Yapılan araştırmalar bazı otizmli bireylerde görülen serotonin düzeylerindeki farklılıkların uyku ve öğrenme problemlerine yol açtığını göstermektedir.
Güneş ve doğada bulunmak, toprağa dokunmak serotonini arttırmanın en hızlı yolu.
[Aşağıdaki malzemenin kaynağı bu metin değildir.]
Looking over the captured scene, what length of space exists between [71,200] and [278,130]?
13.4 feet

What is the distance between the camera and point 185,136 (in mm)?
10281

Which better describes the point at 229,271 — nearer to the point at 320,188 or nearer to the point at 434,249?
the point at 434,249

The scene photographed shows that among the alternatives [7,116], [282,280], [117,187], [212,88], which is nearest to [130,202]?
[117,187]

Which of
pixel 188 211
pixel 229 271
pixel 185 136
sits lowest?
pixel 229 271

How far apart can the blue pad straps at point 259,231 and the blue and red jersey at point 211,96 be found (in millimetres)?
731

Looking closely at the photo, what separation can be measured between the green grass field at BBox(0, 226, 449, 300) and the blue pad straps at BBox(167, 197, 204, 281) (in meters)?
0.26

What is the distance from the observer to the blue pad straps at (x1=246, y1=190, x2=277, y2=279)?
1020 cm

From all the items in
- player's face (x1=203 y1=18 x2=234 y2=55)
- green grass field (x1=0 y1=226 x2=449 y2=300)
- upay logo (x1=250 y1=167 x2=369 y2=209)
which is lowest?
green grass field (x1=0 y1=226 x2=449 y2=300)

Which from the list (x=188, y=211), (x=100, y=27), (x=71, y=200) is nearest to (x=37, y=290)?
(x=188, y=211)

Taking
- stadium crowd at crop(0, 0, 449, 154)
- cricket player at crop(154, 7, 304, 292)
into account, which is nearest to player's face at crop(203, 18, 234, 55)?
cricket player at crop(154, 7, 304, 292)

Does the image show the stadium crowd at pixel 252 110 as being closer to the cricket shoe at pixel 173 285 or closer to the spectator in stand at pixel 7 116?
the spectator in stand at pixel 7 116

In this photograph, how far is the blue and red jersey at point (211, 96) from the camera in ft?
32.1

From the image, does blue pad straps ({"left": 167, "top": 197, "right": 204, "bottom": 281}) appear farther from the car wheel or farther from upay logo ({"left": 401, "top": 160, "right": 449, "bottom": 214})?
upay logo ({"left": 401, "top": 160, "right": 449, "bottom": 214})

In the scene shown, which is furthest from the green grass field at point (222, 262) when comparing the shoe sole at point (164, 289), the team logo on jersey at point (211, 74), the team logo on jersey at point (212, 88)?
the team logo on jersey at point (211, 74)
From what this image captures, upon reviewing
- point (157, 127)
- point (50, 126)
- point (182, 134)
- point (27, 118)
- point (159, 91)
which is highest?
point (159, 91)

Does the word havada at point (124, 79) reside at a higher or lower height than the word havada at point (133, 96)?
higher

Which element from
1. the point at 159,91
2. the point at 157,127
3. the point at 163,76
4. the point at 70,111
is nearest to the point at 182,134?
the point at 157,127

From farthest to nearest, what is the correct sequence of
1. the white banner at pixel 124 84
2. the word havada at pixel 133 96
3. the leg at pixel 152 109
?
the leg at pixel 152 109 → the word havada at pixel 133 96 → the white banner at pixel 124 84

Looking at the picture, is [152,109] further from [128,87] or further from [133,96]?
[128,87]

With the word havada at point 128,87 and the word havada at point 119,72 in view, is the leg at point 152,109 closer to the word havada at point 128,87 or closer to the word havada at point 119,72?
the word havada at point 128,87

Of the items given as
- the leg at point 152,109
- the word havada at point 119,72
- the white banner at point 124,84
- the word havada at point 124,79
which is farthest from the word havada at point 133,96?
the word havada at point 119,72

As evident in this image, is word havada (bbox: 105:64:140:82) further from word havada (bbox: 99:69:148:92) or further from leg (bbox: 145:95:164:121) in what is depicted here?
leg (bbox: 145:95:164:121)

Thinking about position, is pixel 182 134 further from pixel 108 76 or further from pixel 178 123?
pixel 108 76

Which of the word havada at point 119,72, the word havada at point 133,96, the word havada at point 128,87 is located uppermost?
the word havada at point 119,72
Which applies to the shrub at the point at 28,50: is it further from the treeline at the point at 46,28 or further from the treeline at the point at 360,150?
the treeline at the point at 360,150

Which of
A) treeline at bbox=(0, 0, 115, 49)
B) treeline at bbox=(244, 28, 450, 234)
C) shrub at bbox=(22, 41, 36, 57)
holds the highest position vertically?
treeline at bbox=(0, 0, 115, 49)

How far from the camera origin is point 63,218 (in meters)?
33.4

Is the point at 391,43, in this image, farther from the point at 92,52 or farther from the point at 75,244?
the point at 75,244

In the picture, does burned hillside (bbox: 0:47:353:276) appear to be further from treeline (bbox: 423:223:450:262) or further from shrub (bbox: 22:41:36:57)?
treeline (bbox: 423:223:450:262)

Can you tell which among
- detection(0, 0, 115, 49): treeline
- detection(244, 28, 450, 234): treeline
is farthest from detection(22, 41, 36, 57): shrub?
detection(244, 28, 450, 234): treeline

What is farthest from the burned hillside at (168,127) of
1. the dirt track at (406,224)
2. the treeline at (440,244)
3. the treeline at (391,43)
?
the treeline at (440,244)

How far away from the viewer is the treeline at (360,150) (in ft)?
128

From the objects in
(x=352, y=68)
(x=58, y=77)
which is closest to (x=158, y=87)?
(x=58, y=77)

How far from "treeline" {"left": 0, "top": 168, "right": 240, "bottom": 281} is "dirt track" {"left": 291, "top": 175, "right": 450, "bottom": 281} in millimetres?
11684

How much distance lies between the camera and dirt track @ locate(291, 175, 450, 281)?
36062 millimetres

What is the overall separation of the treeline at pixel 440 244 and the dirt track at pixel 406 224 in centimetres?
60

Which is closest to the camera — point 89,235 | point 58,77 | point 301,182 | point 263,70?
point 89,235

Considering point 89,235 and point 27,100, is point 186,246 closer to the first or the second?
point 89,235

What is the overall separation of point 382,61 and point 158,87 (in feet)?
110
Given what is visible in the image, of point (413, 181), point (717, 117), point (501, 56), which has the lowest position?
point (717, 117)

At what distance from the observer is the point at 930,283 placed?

Yine AVM’ler yerine parklara gitmemiz ve ayakkabılarımızı çıkararak bol bol çimenlerde koşturmamız gerekiyor. Dua ya da meditasyona vakit ayırmak, spor yapmak ve sosyalleşmek de serotonini arttırıyor.
Beslenme düzenimizde ise et, balık, tavuk ve yumurta gibi hayvansal proteinler yine çok önemli. Bunun haricinde kabak çekirdeği başta olmak üzere kuruyemişler ve nohutgiller de serotonini yükseltmekte. B6 vitamini almayı da ihmal etmiyoruz.
Norepinefrin:
Otimzli çocuklarda nörepinefrin düzeylerinin düşük olduğu belirlenmiştir. Bu bedensel uyarılmışlık düzeylerini bozmaktadır.
Norepinefrin, nam-ı diğer noradrenalin azlığı kaygıya yol açmakta. Yüksek kaygı düzeyleri ise öğrenmenin kalıcılığını engelliyor. Serotoninden üretildiği için, serotonini arttırmak için yapacağımız her şey burada da geçerli. Ayrıca serotoninden sentezlenmesi için vitamin C, D, B6 ile folik asit içeren gıdalar tüketmemiz gerekiyor.